- To do
Starting at the line that contains "This photo presents" and ending at the end of the records below, write those records out again word for word, keeping both ends.

§ §

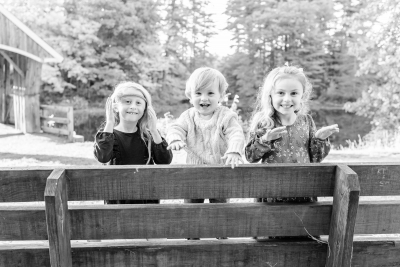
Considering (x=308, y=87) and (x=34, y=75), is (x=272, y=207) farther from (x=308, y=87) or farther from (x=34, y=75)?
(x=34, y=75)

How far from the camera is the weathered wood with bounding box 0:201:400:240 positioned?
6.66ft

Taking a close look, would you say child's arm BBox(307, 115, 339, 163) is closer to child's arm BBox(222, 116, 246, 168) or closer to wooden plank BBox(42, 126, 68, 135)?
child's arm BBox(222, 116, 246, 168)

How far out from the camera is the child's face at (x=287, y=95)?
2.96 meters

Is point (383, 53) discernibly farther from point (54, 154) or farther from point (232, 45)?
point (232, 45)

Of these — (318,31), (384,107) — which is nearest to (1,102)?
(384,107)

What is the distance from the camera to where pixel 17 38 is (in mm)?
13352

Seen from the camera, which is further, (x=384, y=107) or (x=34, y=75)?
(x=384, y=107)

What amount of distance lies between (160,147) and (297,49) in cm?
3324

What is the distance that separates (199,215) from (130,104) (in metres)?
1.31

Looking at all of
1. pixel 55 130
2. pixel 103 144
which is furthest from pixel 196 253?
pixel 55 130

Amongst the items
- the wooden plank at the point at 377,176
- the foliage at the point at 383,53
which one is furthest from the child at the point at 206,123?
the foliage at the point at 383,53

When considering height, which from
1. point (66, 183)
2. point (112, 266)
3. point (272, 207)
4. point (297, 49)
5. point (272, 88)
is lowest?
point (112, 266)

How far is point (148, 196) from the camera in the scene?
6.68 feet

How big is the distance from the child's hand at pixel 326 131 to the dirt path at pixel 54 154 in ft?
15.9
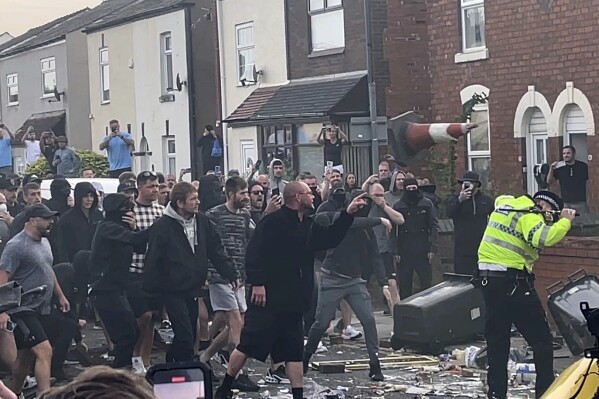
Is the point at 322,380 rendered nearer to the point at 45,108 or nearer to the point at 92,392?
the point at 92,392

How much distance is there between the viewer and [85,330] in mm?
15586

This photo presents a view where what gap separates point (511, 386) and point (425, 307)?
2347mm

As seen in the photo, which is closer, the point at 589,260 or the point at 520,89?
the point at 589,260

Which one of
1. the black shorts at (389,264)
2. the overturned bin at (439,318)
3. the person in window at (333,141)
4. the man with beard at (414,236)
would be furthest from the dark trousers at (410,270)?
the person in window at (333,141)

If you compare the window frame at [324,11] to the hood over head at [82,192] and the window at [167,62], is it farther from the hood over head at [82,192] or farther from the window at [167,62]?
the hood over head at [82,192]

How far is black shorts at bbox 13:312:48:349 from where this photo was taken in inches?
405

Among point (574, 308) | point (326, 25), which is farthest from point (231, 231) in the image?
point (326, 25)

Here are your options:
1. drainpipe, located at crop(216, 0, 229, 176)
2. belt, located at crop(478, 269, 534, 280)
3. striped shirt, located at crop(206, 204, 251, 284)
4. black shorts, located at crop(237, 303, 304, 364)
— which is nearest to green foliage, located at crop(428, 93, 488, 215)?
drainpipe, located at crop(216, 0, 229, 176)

§ §

- Result of the exercise
This photo presents a view where what gap separates point (511, 386) and point (425, 307)?
2347mm

As seen in the photo, which is closer, the point at 589,260 or the point at 520,89?
the point at 589,260

Which one of
1. the black shorts at (389,264)
2. the overturned bin at (439,318)
3. the person in window at (333,141)
4. the man with beard at (414,236)
would be furthest from the dark trousers at (410,270)?
the person in window at (333,141)

If you compare the window frame at [324,11] to the hood over head at [82,192] and the window at [167,62], is it farther from the hood over head at [82,192] or farther from the window at [167,62]?
the hood over head at [82,192]

How far is black shorts at bbox 13:312:48:349 from where this photo was taken in inches?
405

Among point (574, 308) | point (326, 25), which is farthest from point (231, 231) in the image?
point (326, 25)

Here are your options:
1. drainpipe, located at crop(216, 0, 229, 176)
2. belt, located at crop(478, 269, 534, 280)
3. striped shirt, located at crop(206, 204, 251, 284)
4. black shorts, located at crop(237, 303, 304, 364)
— which is nearest to green foliage, located at crop(428, 93, 488, 215)?
drainpipe, located at crop(216, 0, 229, 176)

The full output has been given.